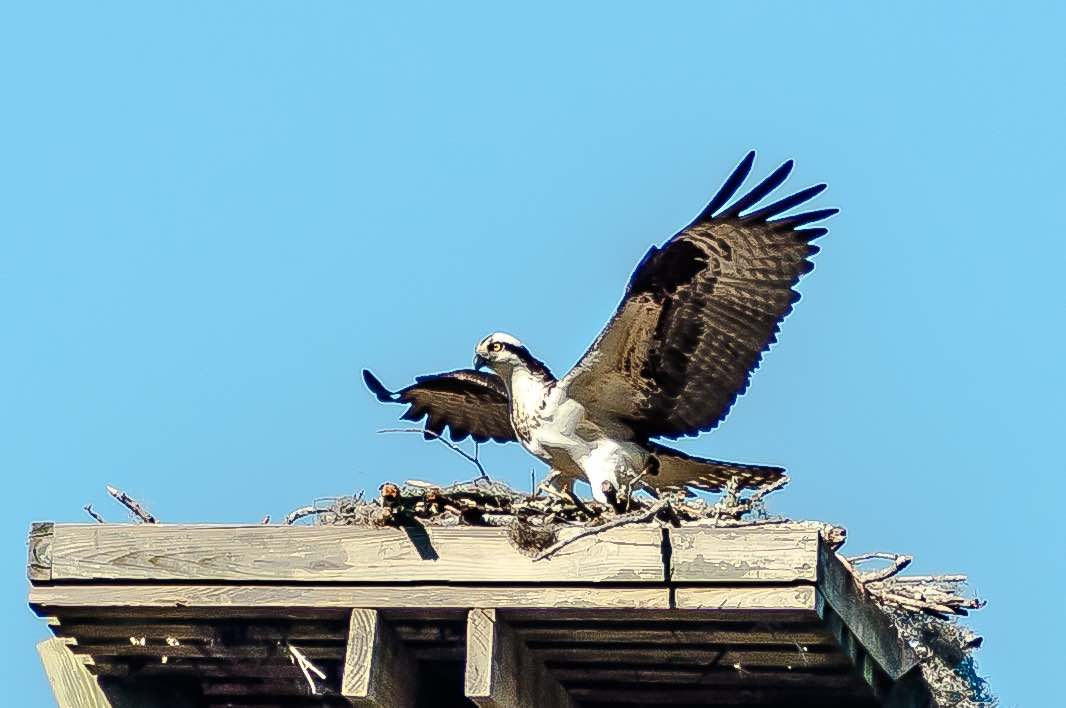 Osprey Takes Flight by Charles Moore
* * *
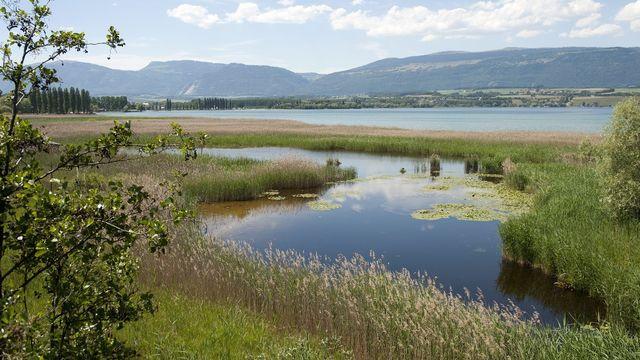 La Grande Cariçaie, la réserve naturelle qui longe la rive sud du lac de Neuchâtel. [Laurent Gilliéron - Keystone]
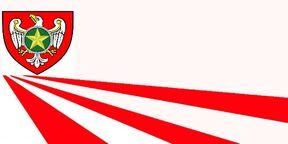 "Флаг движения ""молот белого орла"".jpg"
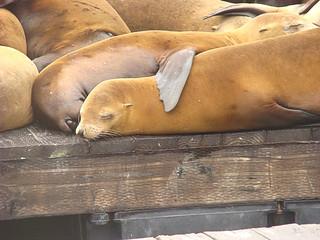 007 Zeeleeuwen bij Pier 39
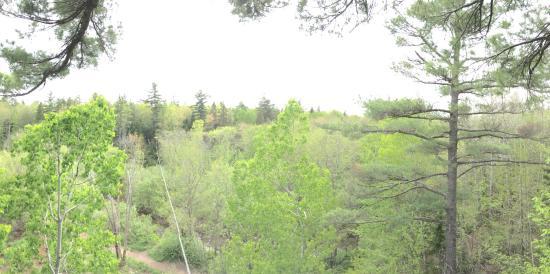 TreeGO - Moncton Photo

TASK PROMPT: For the entries above, print exactly the lines between the one with "007 Zeeleeuwen bij Pier 39" and the one with "TreeGO - Moncton Photo", inclusive, with no pictures.

OUTPUT BELOW:
 007 Zeeleeuwen bij Pier 39
 TreeGO - Moncton Photo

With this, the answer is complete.